Three differences matter:
- Control vs. Constraint: The ultramarathon? You chose it, trained for it, can quit if injured. Team coordination? Life assigns you the teammate, the timing, the crisis. There’s no opt-out when Q4 projections collapse.
- Individual vs. Interdependent: The cold plunge? A solo metric, a personal achievement. You control all variables. Coordination requires accommodation, repair, and working through someone else’s priorities.
- Achievement vs. Bonding: Voluntary hardship gives you a dopamine hit from completion. Visible progress, clear finish lines. Sustained coordination requires trust from shared struggle, often with unclear timelines.
The result: teams of individually impressive people who fragment at the first real coordination challenge. They break not from lack of talent, but from lack of practice coordinating under involuntary pressure.
This is a structural problem that AI just exposed.
What to Design For
This is the rare moment when the fundamentals shift. Stop optimizing for individual efficiency. Start designing for coordination capacity.
- Build unproductive time together. Weekly dinners, not optional. Off-sites where the only goal is understanding each other’s working styles. You’re not paying for the dinner. You’re paying for the speed gain when you can move without re-explaining everything in the next crisis.
- Track the metric: decision latency under ambiguity. How fast can your team move when the path isn’t clear? That’s your coordination ROI.
- Make exit costly without trapping people. Multi-year incentives that vest over three to four years. Promote from within. Reward tenure. When exit costs something real, people work through coordination problems instead of exiting to cleaner situations.

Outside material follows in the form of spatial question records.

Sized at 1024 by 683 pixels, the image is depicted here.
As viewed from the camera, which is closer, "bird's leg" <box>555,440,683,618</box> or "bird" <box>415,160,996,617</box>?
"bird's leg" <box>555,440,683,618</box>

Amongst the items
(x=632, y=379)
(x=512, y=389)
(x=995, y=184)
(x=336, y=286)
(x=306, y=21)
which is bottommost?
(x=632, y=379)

Design for sustained coordination under pressure. Most teams optimize structure away. You want to design it in deliberately.
Create cross-functional dependencies you don’t let people self-sort out. Force coordination between product, engineering, design. Assign boring middle projects—work that requires grinding together through ambiguity. Coordination capacity is built through practice coordinating when things are hard.
The Wager
When AI makes everyone capable, what makes your team valuable?

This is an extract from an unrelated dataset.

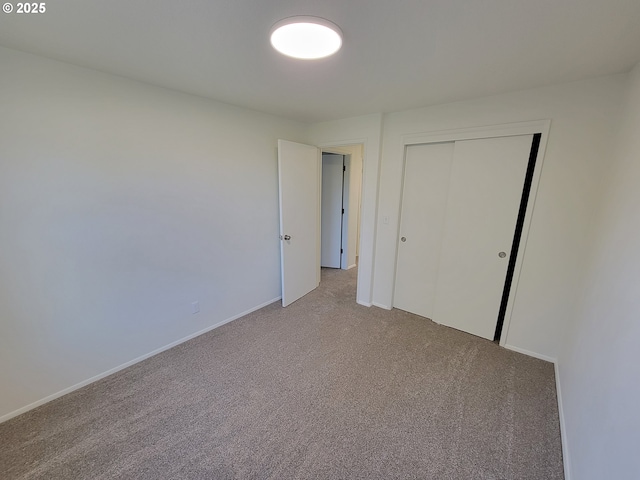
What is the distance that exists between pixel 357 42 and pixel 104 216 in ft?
6.93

Coordination capacity that compounds through sustained presence.
We’re at one of those rare inflection points where the logic of organization could shift. For decades, treating teams as disposable made economic sense. Individual capability was scarce. AI flipped that. Individual capability is abundant and cheap. Coordination capacity is the scarce asset that determines who wins.
If you’re still optimizing for keeping options open, you’re training for the old game. The new game rewards depth. Domain expertise is rentable. Relational capacity is earned through staying.
Here’s your weekly practice: the keep-repair-advance ritual. One relationship to repair. One obligation to keep, even when inconvenient. One domain to advance through depth, not breadth.
Your competitive advantage isn’t having smarter people or better AI tools. The advantage that compounds is having people who can coordinate without drag because they’ve built trust through staying. That advantage can’t be copied quickly.
So here’s the test: next time you’re tempted to cut headcount or hire fractional talent, ask whether you’re optimizing for individual capability or coordination capacity. The first is abundant and getting cheaper. The second is scarce and compounds with time.
Your cold plunge builds discipline. Staying through difficulty builds coordination capacity. AI can replicate the first. It can’t touch the second.
This is our chance to fix what we broke. But only if we see it for what it is: a fundamental shift in the logic of how work should be organized, not just a new tool for doing the same work faster.